A02 Costs and Revenue
Across
- 8. A long‑term loan used to buy property. The property itself acts as security for the loan.
- 9. Money spent on long‑term assets such as buildings, equipment, or vehicles that will be used for several years.
- 11. All costs a business incurs.
- 12. Fixed Costs + Variable Costs.
- 15. Price × Quantity Sold.
- 16. The amount of money left after all costs have been deducted from revenue.
- 17. The extra money paid to a lender for borrowing money—calculated as a percentage of the amount borrowed.

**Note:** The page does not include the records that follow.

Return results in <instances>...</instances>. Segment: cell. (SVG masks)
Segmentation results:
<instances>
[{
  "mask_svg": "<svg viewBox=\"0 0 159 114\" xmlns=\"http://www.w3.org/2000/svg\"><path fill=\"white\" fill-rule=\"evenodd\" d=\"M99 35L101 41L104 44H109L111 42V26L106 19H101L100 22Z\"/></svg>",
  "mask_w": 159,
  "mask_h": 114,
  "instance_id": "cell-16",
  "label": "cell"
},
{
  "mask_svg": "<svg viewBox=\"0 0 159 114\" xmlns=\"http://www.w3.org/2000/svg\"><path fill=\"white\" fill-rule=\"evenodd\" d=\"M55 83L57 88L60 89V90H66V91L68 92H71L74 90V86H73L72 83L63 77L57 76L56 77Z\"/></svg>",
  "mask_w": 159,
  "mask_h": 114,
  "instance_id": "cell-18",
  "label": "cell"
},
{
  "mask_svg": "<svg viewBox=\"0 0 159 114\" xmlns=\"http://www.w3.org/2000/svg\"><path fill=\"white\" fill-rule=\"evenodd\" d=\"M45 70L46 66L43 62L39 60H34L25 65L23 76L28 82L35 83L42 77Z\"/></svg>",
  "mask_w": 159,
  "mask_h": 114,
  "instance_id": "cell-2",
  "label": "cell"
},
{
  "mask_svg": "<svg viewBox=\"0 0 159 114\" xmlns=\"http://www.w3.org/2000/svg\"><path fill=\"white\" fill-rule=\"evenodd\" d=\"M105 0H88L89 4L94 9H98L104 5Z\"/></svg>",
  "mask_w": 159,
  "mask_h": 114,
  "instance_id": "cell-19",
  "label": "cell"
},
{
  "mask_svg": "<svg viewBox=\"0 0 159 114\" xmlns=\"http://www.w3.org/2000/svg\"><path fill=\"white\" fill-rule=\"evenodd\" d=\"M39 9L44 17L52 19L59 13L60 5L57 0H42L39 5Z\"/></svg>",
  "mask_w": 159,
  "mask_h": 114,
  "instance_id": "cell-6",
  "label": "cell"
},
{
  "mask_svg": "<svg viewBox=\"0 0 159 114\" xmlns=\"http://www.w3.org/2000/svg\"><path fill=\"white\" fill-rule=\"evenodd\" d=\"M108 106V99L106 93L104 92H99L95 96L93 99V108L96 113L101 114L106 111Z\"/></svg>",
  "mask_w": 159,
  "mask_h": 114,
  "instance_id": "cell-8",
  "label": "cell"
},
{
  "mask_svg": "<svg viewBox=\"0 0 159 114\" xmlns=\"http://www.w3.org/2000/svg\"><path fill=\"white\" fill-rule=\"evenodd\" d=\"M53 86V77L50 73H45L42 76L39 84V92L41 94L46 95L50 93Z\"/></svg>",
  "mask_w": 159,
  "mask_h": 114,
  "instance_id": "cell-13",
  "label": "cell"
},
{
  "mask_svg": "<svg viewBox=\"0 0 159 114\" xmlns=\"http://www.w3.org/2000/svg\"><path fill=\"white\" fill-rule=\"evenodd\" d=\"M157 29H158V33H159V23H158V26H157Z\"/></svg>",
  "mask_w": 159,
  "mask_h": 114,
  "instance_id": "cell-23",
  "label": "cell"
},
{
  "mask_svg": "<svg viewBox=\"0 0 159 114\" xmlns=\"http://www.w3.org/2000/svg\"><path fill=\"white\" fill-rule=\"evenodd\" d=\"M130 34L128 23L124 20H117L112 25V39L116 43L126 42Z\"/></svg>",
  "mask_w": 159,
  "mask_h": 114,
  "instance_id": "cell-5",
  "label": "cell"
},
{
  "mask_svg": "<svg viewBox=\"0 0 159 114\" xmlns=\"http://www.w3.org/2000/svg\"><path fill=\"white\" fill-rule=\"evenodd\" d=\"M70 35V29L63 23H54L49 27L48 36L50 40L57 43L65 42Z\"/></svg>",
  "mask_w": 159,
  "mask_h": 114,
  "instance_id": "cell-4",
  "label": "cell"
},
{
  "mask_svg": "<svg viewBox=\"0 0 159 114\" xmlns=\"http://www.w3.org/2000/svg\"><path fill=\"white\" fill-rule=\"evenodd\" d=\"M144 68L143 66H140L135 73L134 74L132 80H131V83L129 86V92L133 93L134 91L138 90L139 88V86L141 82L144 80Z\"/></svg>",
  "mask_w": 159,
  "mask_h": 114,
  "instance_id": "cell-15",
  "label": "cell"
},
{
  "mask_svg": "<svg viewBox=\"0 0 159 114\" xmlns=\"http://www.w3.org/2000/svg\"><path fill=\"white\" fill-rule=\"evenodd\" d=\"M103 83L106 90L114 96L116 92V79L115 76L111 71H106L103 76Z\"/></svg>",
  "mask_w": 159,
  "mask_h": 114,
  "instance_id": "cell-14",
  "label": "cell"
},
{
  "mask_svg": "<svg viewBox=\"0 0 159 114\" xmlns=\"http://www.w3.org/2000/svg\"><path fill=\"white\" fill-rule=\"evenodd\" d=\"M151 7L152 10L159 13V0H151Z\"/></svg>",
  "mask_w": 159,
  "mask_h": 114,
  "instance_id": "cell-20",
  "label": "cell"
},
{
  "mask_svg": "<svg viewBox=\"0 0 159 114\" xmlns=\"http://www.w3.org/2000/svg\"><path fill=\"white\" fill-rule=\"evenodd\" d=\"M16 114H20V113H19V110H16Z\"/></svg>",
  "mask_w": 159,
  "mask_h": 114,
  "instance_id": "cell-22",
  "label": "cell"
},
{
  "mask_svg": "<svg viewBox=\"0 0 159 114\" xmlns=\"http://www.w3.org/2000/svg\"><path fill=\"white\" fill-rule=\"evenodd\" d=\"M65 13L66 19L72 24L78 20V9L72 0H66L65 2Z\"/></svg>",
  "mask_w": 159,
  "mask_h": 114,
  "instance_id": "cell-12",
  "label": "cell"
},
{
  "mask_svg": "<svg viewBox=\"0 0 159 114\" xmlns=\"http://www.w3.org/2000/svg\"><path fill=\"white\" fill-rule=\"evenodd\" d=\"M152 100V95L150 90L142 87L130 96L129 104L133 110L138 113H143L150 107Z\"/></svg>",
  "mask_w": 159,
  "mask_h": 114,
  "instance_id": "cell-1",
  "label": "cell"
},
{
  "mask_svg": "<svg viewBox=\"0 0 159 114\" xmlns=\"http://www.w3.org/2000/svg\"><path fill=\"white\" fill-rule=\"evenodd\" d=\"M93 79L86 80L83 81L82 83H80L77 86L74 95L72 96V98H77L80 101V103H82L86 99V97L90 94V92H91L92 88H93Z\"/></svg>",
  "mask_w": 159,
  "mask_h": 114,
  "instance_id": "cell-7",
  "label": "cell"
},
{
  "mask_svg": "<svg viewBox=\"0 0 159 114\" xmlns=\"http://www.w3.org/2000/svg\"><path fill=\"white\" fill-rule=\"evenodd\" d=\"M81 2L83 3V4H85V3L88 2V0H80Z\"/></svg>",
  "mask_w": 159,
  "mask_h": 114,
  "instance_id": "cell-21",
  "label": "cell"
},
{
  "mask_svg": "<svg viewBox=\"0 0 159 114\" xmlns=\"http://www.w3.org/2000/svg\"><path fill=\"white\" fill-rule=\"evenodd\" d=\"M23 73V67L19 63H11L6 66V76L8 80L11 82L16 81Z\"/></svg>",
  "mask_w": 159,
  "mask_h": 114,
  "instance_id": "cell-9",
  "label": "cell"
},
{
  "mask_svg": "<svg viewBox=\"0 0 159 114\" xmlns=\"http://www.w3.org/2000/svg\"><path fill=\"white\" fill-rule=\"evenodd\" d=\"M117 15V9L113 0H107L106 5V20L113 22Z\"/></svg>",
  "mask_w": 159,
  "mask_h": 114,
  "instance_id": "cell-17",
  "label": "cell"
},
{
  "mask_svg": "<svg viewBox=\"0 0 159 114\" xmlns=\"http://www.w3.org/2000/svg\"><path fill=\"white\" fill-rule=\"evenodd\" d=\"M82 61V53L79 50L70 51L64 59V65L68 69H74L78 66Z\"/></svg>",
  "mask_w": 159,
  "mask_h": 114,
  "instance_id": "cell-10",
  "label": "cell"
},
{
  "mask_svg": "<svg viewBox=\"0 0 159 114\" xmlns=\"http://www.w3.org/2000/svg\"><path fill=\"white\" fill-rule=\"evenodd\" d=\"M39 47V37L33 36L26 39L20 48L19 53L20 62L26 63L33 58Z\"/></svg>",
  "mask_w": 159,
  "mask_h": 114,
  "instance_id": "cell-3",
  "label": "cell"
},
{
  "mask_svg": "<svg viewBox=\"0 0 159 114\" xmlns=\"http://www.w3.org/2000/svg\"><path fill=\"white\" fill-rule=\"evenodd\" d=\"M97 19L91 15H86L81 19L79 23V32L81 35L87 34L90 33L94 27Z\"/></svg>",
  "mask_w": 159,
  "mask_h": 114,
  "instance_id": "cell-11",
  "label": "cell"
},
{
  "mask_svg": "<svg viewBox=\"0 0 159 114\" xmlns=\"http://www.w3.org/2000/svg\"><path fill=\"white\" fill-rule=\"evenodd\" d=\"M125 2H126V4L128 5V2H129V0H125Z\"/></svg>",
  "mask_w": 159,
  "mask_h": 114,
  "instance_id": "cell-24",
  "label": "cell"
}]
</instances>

- 18. Money spent by an individual or business on goods, services, or costs.
Down
- 1. Costs that change directly with the level of output or sales (e.g., raw materials).
- 2. When expenditure is greater than income; the opposite of a surplus.
- 3. A pricing strategy where prices change in real time depending on demand, time, or customer behaviour (e.g., airline ticket pricing).
- 4. A measure showing the percentage of revenue that becomes profit.
- 5. Costs that do not change with the level of output or sales (e.g., rent, salaries).
- 6. Costs that have both fixed and variable elements (e.g., a phone bill with a fixed line rental plus charges for extra usage).
- 7. Money received by an individual or business (e.g., wages, sales, grants).
- 10. Total Revenue – Total Costs.
- 13. When income exceeds expenditure; similar to profit, especially in non‑profit or government settings.
- 14. The total amount of money a business earns from sales.